Performance Benchmark
I did a quick benchmark of the build times with a large number of posts (~1000).
I tried 3 approaches:
- No caching
- Using React
cache
- Using Next.js's
"use cache";
No caching
Without caching, the build doesn't complete. From doing a quick search online, seems like its related to the amount of file descriptors available on macOS.
[Error: ENFILE: file table overflow, open '.../node_modules/next/dist/server/node-environment-extensions/random.js'] {
errno: -23,
code: 'ENFILE',
syscall: 'open',
path: '.../node_modules/next/dist/server/node-environment-extensions/random.js'
}
Using React cache
Doesn't seem to reuse cached values, if I put a console.log
in the listPosts
function, it prints many times during a build.

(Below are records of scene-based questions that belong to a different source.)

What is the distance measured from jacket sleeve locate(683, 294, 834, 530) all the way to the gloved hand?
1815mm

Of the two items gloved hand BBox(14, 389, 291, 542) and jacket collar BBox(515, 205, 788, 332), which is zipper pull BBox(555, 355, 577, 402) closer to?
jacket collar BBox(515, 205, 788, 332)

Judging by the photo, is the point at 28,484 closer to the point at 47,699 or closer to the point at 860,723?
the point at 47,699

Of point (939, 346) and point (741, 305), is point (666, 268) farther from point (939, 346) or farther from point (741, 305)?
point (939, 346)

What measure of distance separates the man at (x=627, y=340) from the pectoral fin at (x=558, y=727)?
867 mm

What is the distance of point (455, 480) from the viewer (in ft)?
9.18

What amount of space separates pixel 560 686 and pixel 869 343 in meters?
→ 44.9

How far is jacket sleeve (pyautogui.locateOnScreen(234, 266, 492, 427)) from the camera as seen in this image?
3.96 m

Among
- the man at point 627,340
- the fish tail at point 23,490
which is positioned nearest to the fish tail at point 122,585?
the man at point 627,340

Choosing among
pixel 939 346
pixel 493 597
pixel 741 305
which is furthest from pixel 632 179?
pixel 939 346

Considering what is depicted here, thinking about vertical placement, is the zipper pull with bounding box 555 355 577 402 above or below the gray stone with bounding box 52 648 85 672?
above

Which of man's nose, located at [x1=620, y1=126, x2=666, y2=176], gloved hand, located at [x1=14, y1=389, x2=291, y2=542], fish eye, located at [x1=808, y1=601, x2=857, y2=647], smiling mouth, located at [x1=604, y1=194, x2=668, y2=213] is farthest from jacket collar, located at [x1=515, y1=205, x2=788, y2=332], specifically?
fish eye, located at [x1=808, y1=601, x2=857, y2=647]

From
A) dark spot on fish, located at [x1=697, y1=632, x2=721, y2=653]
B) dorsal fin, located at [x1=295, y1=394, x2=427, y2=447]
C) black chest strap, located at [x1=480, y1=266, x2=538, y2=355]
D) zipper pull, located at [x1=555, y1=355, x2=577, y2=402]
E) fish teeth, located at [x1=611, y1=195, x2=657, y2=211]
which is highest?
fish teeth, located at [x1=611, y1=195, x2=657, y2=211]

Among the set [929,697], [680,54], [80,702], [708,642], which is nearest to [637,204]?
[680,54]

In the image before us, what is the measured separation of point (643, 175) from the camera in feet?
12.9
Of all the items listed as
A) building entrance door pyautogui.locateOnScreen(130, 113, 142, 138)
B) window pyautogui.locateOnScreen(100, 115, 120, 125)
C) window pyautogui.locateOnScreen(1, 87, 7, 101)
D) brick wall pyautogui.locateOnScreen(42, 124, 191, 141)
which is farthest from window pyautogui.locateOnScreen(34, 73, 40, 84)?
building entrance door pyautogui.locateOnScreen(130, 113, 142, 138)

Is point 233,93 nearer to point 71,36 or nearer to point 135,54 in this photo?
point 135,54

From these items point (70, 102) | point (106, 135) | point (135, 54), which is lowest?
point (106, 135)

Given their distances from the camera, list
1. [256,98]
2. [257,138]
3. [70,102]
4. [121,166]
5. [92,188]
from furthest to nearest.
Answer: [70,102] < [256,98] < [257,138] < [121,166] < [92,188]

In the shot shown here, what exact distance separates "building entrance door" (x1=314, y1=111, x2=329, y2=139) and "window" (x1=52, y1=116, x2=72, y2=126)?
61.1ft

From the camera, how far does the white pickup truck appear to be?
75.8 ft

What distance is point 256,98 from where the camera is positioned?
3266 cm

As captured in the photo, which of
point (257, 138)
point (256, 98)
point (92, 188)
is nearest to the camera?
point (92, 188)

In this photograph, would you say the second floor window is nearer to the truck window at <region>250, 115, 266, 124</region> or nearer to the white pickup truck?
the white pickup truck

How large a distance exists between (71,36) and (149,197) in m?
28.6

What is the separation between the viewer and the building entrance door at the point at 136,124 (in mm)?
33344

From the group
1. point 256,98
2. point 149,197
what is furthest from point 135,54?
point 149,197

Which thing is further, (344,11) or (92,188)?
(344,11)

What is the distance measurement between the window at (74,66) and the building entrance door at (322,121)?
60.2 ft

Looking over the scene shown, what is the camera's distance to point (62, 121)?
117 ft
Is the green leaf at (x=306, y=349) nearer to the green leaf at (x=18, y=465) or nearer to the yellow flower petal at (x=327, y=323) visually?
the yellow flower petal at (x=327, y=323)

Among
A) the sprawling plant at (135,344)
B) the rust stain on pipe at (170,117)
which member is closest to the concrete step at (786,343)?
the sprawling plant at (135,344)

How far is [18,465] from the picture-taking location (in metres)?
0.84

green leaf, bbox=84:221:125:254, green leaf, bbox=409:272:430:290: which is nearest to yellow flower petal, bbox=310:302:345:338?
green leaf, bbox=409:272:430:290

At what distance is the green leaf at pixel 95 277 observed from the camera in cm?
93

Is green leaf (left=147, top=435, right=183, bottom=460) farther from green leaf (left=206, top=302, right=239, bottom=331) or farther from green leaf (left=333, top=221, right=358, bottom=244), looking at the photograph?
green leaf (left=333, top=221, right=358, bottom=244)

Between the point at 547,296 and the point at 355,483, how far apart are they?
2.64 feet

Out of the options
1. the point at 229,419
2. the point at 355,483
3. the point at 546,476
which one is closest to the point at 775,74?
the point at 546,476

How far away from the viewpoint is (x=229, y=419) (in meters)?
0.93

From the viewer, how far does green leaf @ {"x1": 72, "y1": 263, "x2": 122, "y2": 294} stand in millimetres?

bun run build 127.61s user 55.15s system 577% cpu 31.634 total
Using use cache (Next.js)
Seems to reuse cached values, if I put a console.log
in the listPosts
function, it only prints a handful of times (around 10) during a build.
bun run build 44.55s user 6.72s system 369% cpu 13.893 total
Content Collections
I also quickly tested against Content Collections, which was what I previously used.
bun run build 30.12s user 7.05s system 226% cpu 16.438 total
Results
The use cache
based approach was the fastest of the approaches I tried, including Content Collections.
This makes sense logically, as Content Collections is running a additional esbuild process, hence why it would be slightly slower.